▸ What the task asks: This exercise calls for copying every line below that holds the word "site".

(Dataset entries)

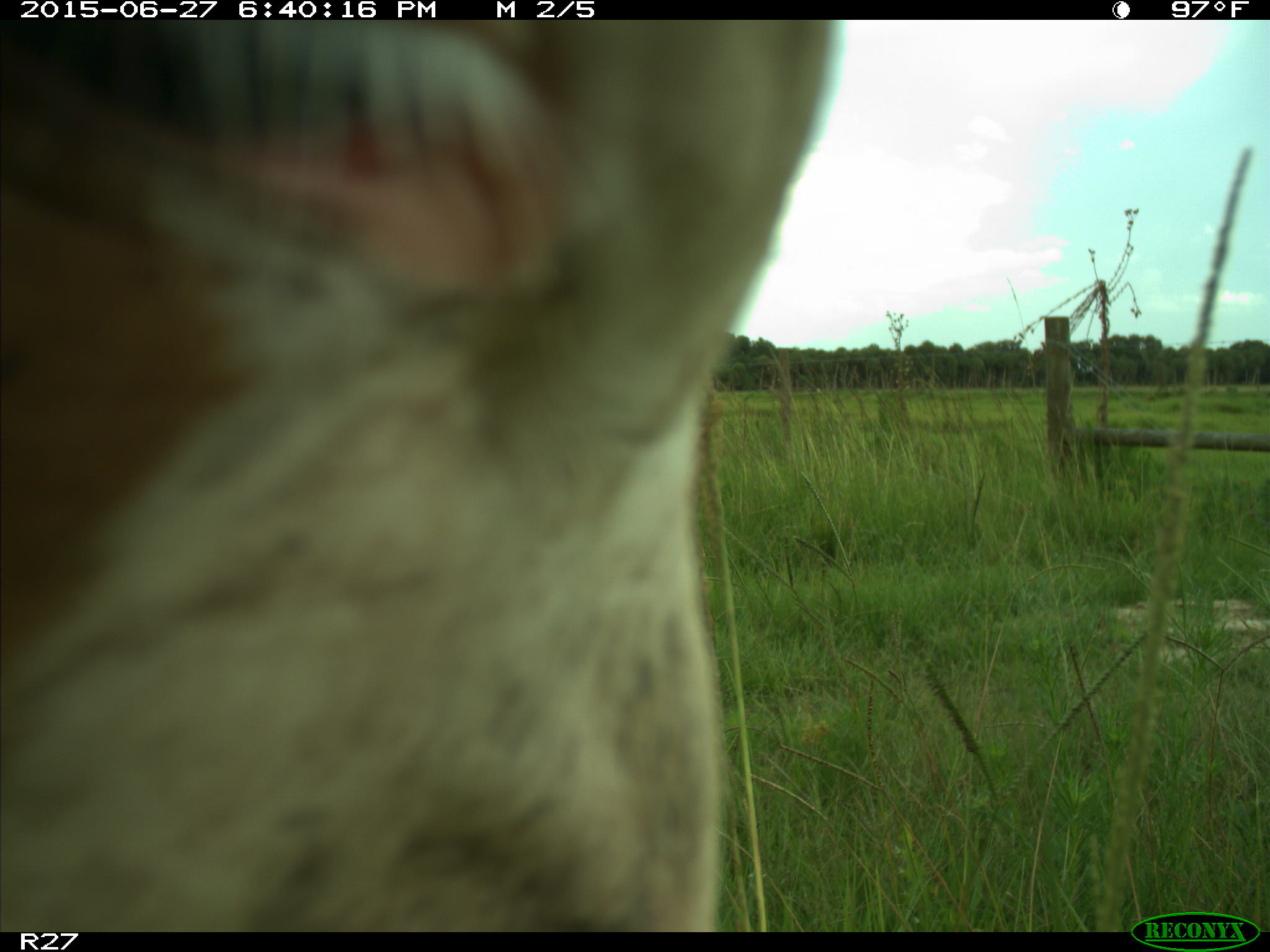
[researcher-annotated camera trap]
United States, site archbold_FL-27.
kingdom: Animalia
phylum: Chordata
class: Mammalia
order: Artiodactyla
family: Bovidae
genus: Bos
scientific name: Bos taurus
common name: domestic cow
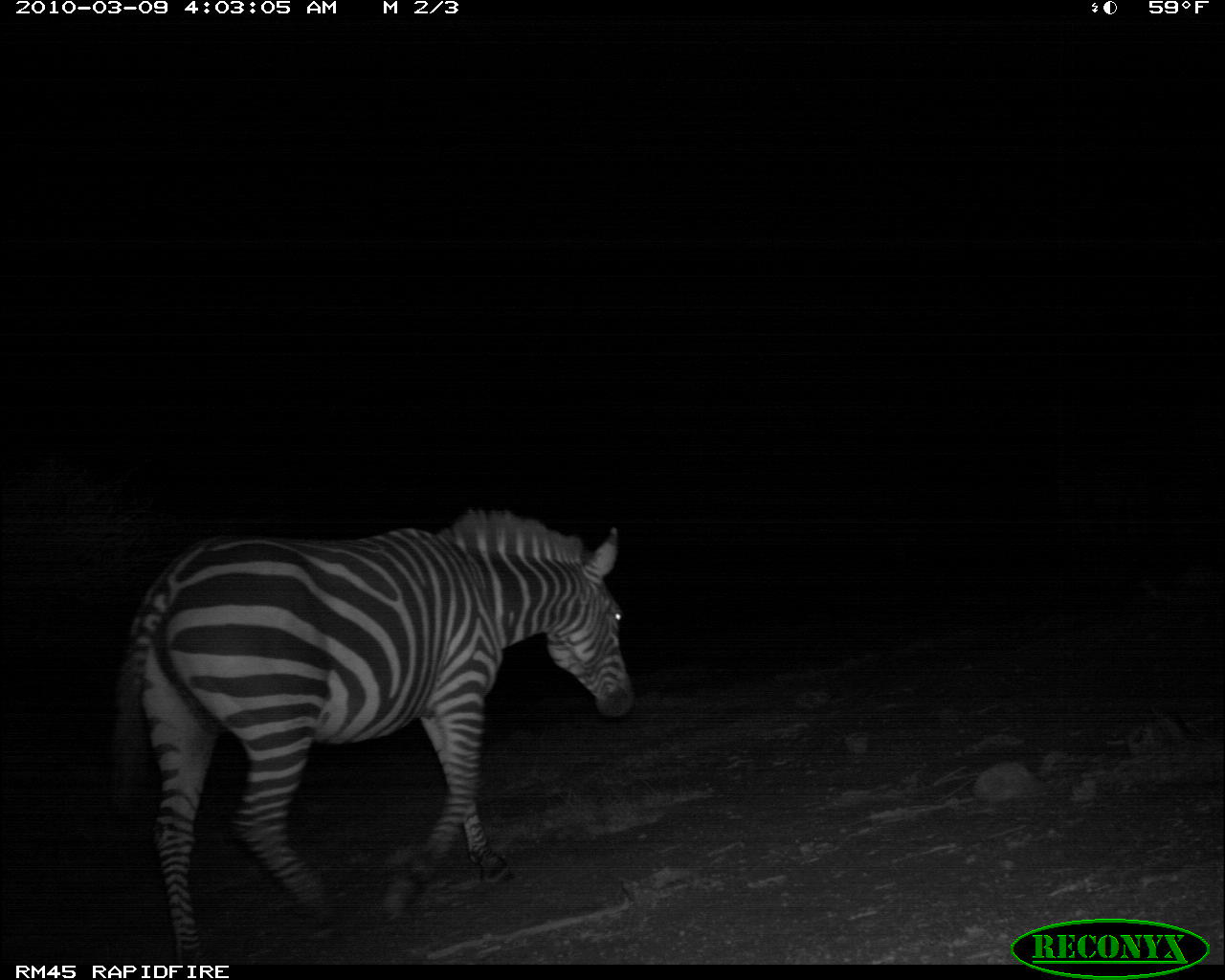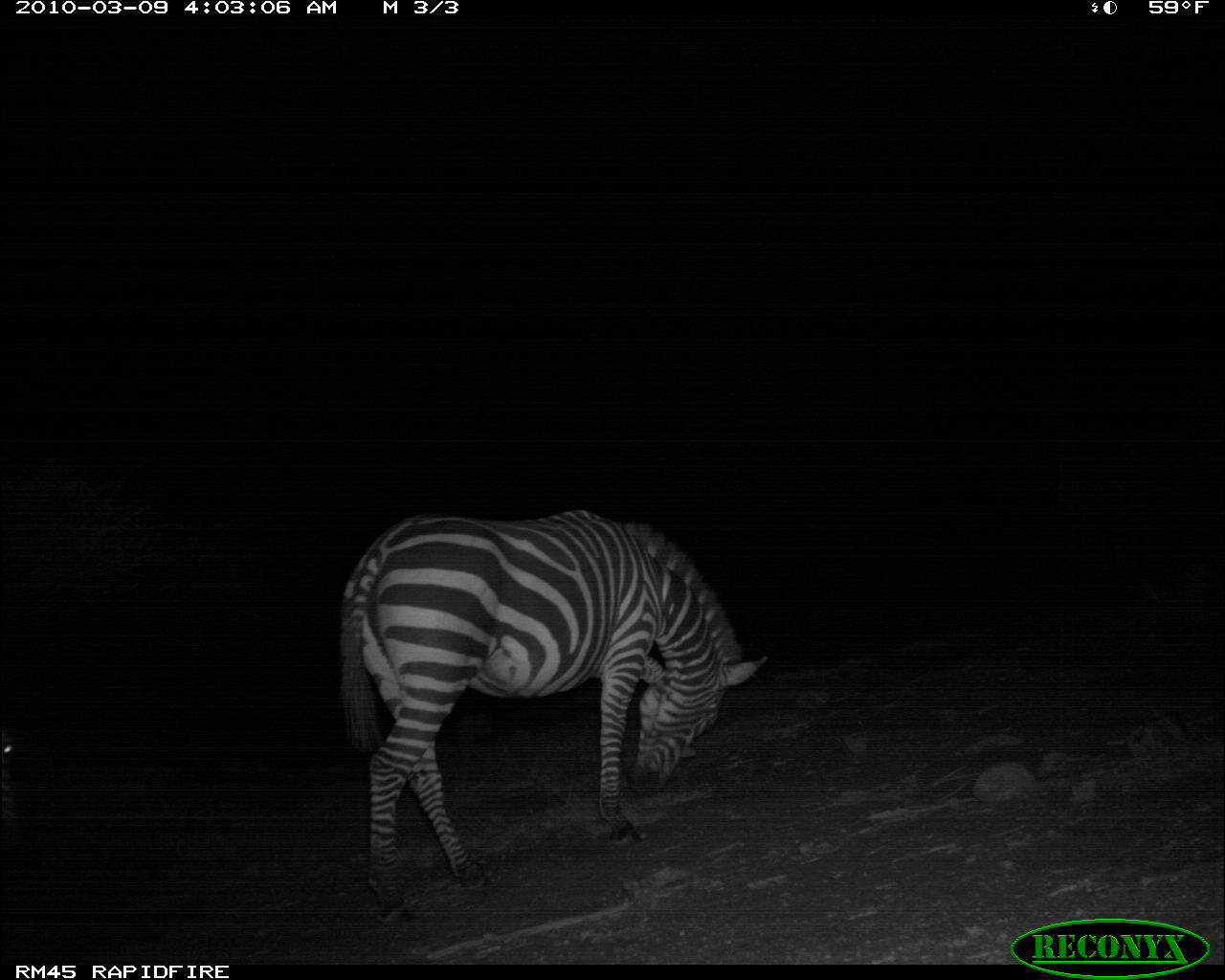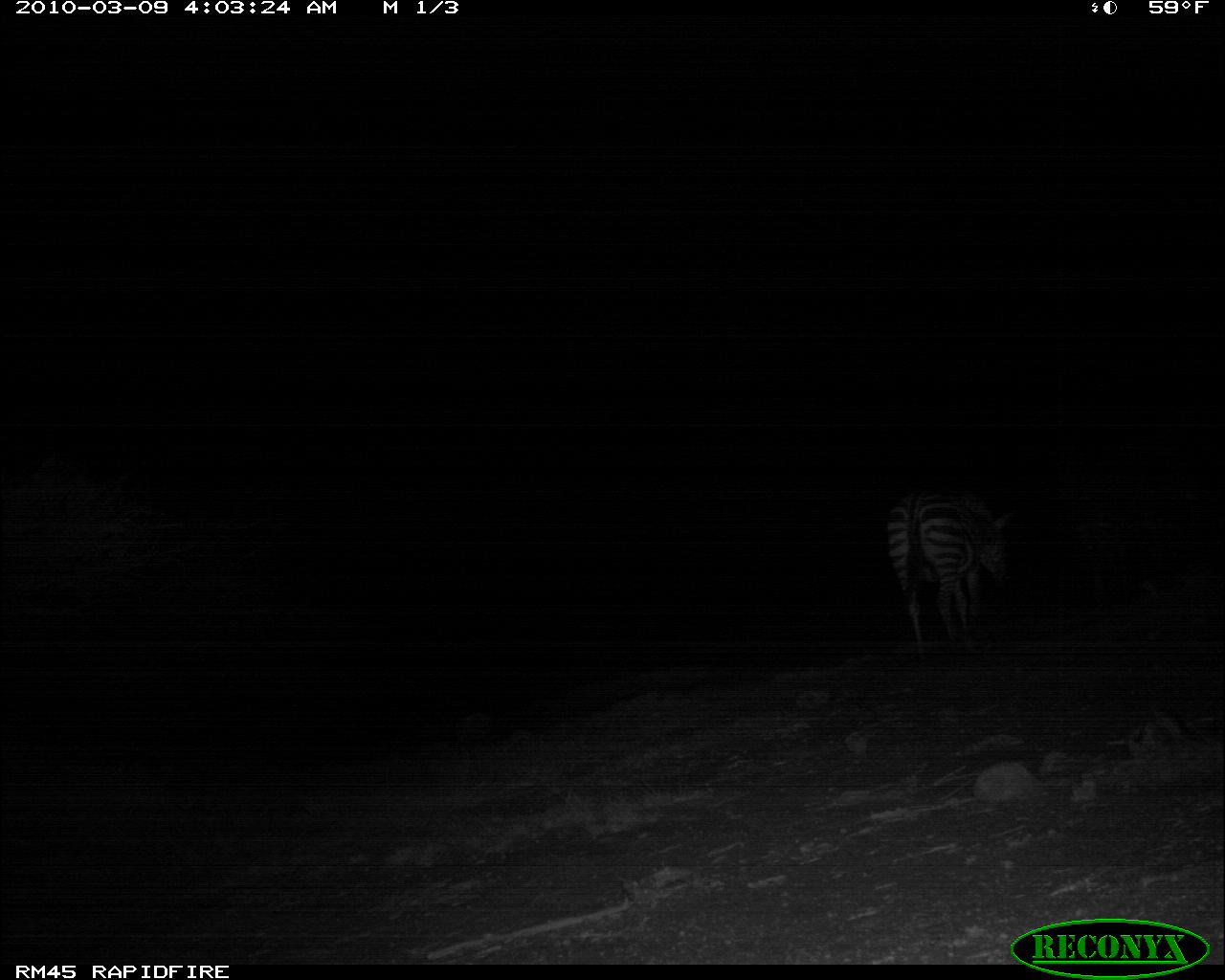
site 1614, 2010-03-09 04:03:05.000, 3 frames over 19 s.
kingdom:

▸ Written answer:
United States, site archbold_FL-27.
site 1614, 2010-03-09 04:03:05.000, 3 frames over 19 s.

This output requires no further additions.